Task directions - Recast the material as a two-column CSV with the columns "instruction" and "response," one row per item, each value in a single quoted field with line breaks replaced by spaces, and leave the pictures out. Begin at the line that has "this 250×188 image." and stop after the line that has "damaged pickup truck [205, 120, 360, 237]".

(Excerpts of labeled region material)
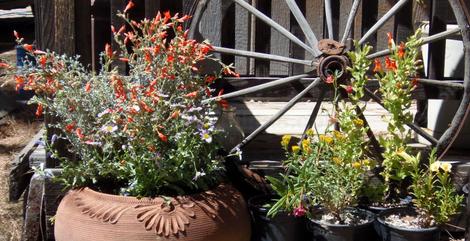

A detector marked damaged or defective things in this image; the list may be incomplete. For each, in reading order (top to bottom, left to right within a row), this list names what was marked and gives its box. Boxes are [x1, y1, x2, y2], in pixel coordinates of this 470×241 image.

rusty wheel hub [318, 39, 350, 83]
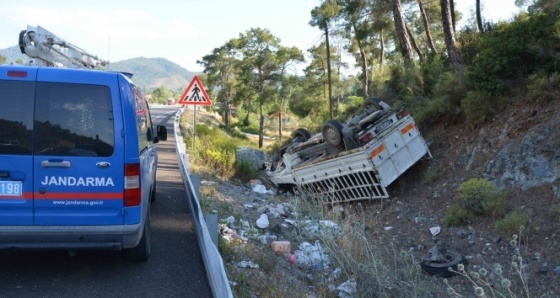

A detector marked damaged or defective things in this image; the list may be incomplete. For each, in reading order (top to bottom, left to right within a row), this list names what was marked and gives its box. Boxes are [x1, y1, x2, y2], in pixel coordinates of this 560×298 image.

overturned truck [266, 97, 434, 203]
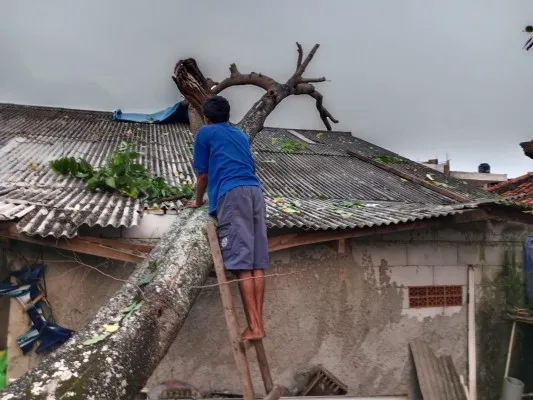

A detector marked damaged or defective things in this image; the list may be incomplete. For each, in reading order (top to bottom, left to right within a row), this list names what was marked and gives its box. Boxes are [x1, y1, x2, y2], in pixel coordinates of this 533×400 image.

damaged roof [0, 103, 494, 238]
peeling paint wall [147, 220, 528, 398]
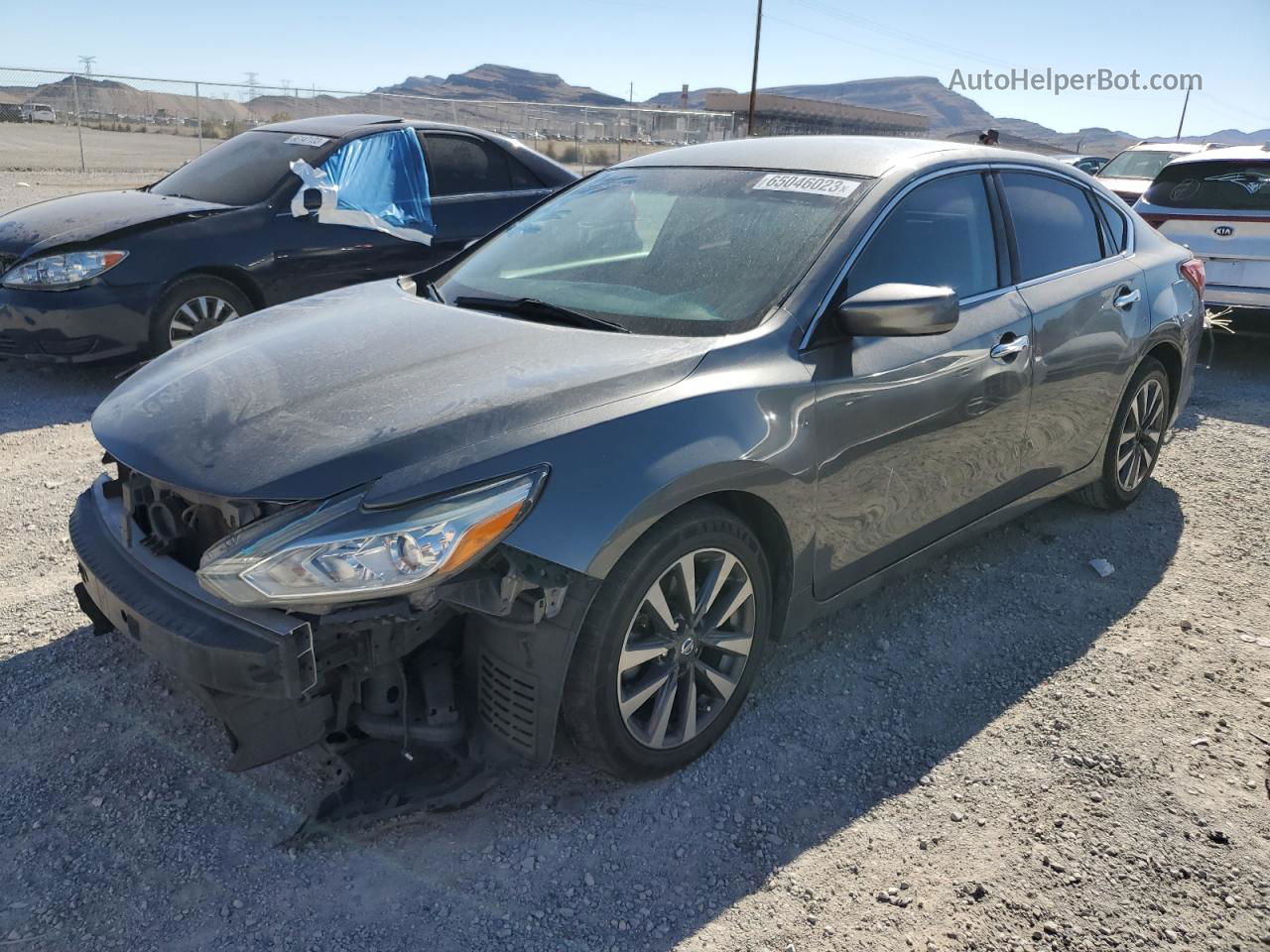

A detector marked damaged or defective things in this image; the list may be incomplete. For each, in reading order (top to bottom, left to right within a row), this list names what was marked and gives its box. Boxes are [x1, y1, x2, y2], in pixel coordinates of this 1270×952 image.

damaged hood [0, 189, 233, 258]
crushed front bumper [69, 480, 333, 770]
damaged hood [94, 276, 714, 498]
damaged gray sedan [69, 136, 1199, 825]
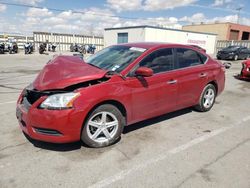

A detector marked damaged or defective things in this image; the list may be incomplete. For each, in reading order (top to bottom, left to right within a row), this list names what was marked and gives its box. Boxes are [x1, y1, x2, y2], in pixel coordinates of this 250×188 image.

dented hood [32, 55, 106, 90]
pavement crack [175, 137, 250, 188]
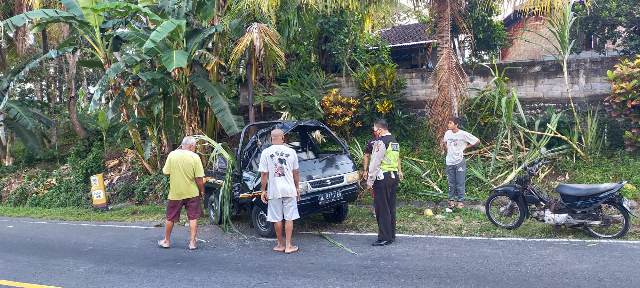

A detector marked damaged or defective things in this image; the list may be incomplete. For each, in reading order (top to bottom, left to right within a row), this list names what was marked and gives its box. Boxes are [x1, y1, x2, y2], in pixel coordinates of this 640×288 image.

damaged pickup truck [205, 120, 360, 237]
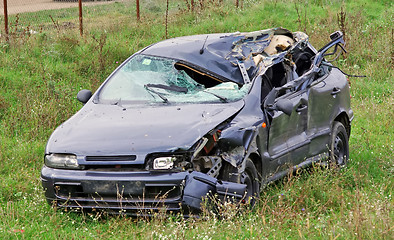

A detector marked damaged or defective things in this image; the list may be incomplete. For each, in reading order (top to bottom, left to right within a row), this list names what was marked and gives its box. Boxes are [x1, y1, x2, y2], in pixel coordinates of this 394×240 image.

shattered windshield [97, 55, 249, 105]
crushed car roof [141, 28, 308, 85]
crumpled hood [46, 100, 243, 162]
overturned vehicle damage [41, 27, 352, 214]
crashed blue car [41, 28, 352, 214]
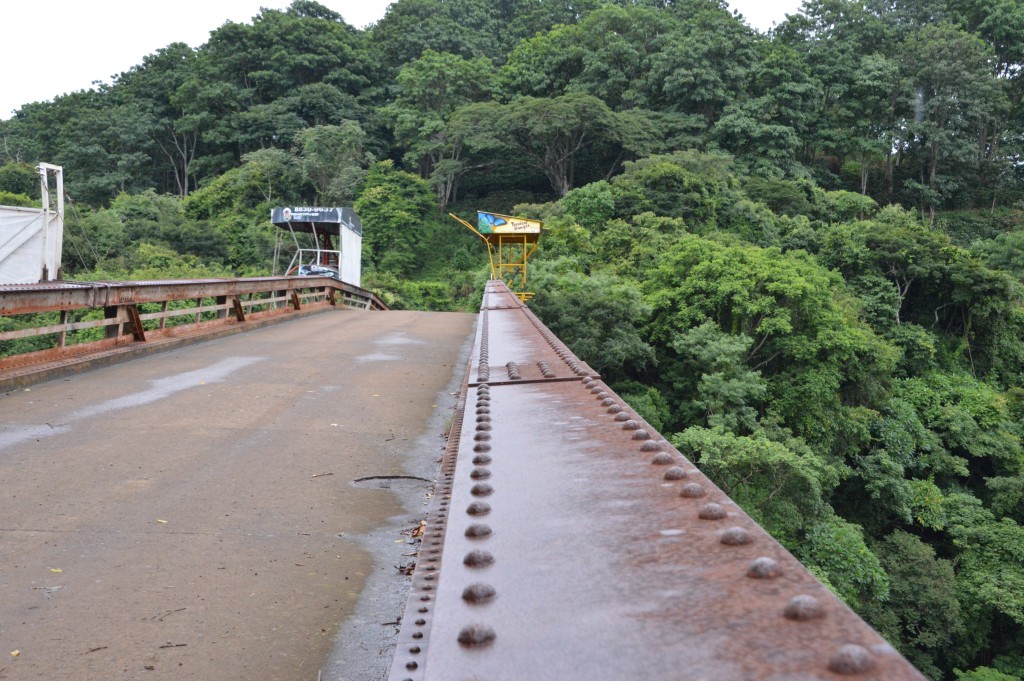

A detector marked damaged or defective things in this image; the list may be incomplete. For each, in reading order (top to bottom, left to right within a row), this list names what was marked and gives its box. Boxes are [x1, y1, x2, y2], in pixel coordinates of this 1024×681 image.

rusted railing [0, 276, 387, 376]
rusty steel girder [385, 278, 929, 679]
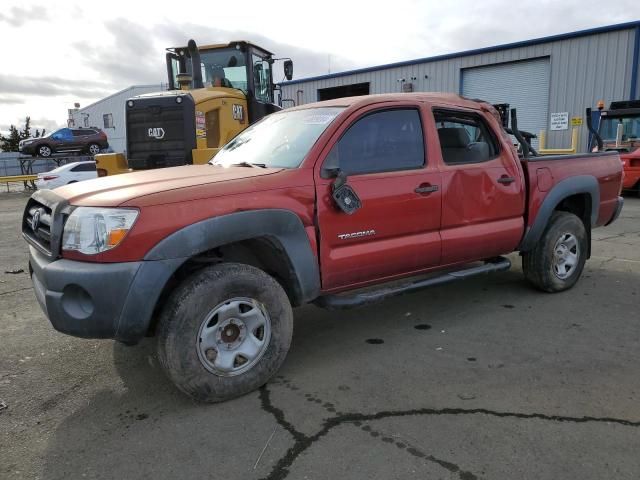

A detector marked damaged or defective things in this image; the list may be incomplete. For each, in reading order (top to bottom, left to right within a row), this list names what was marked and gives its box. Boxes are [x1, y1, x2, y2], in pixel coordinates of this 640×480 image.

cracked asphalt [1, 192, 640, 480]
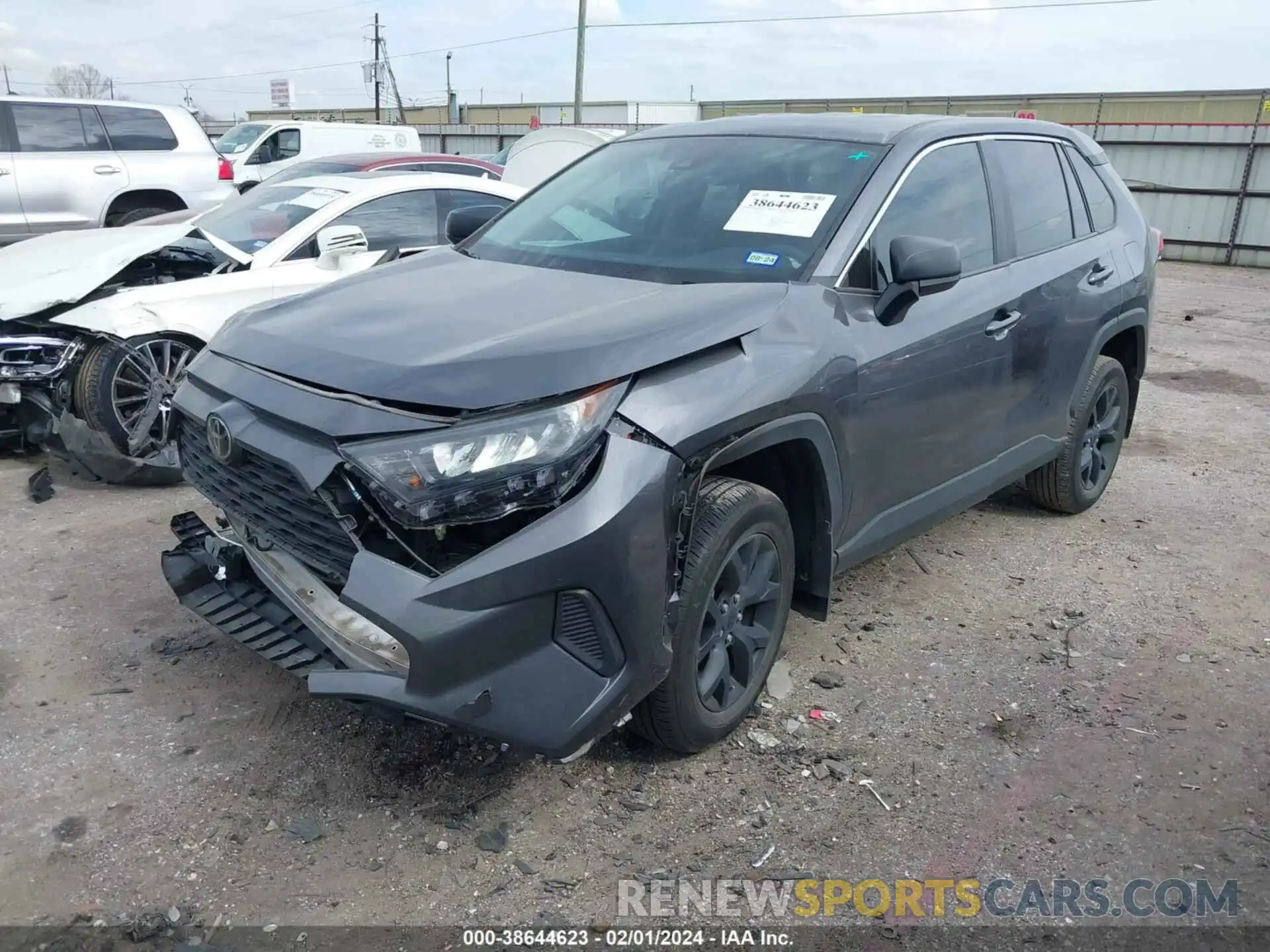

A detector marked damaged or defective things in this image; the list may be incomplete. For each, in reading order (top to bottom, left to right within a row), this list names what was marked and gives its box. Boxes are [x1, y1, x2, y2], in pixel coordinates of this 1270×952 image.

rusty metal post [1224, 89, 1265, 265]
crumpled hood [0, 225, 203, 322]
damaged front wheel of white car [74, 337, 200, 464]
damaged white car [0, 173, 523, 485]
broken headlight [340, 381, 627, 530]
crumpled hood [209, 246, 787, 411]
detached bumper piece [161, 515, 345, 680]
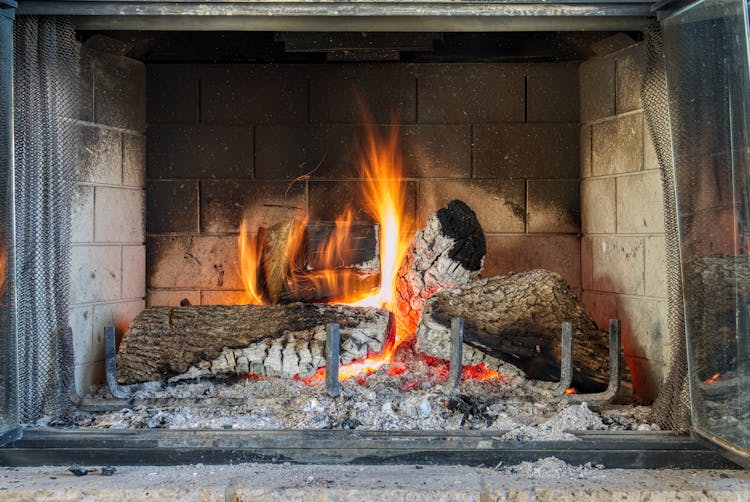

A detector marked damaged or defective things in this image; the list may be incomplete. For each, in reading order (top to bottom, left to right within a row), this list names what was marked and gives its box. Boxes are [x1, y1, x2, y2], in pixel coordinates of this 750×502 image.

burnt wood chunk [116, 304, 394, 382]
burnt wood chunk [396, 200, 484, 342]
burnt wood chunk [418, 270, 616, 392]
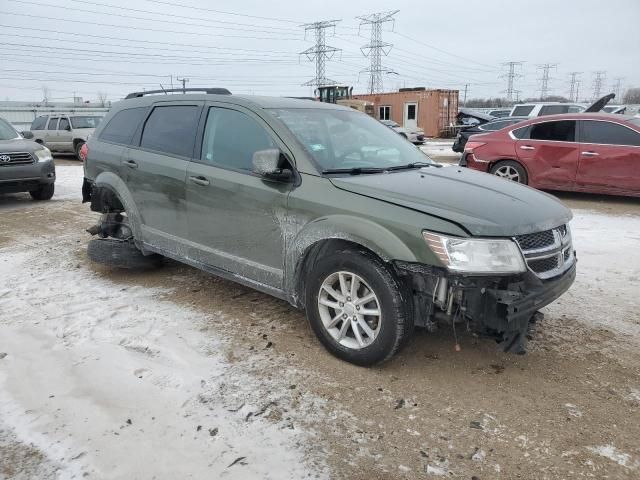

Response to the exercise -
instruction,response
"A detector marked damaged or defective things in this image; the list may be incomplete. For each, in reading order (top to bottom, left to right within a row), this list names what was marked and gives its box. Boxes are [x1, y1, x2, y2], in pixel coordinates of this 250×188 image.","dented hood [32, 55, 106, 90] pavement crack [175, 137, 250, 188]"
"A detector marked damaged or defective things in this image; the list may be incomplete. For each, in reading order (top to bottom, left to right within a row), this list names what was marked and gives its box. Boxes are [x1, y1, x2, y2], in pixel coordinates of this 640×288 image.","damaged pickup truck [205, 120, 360, 237]"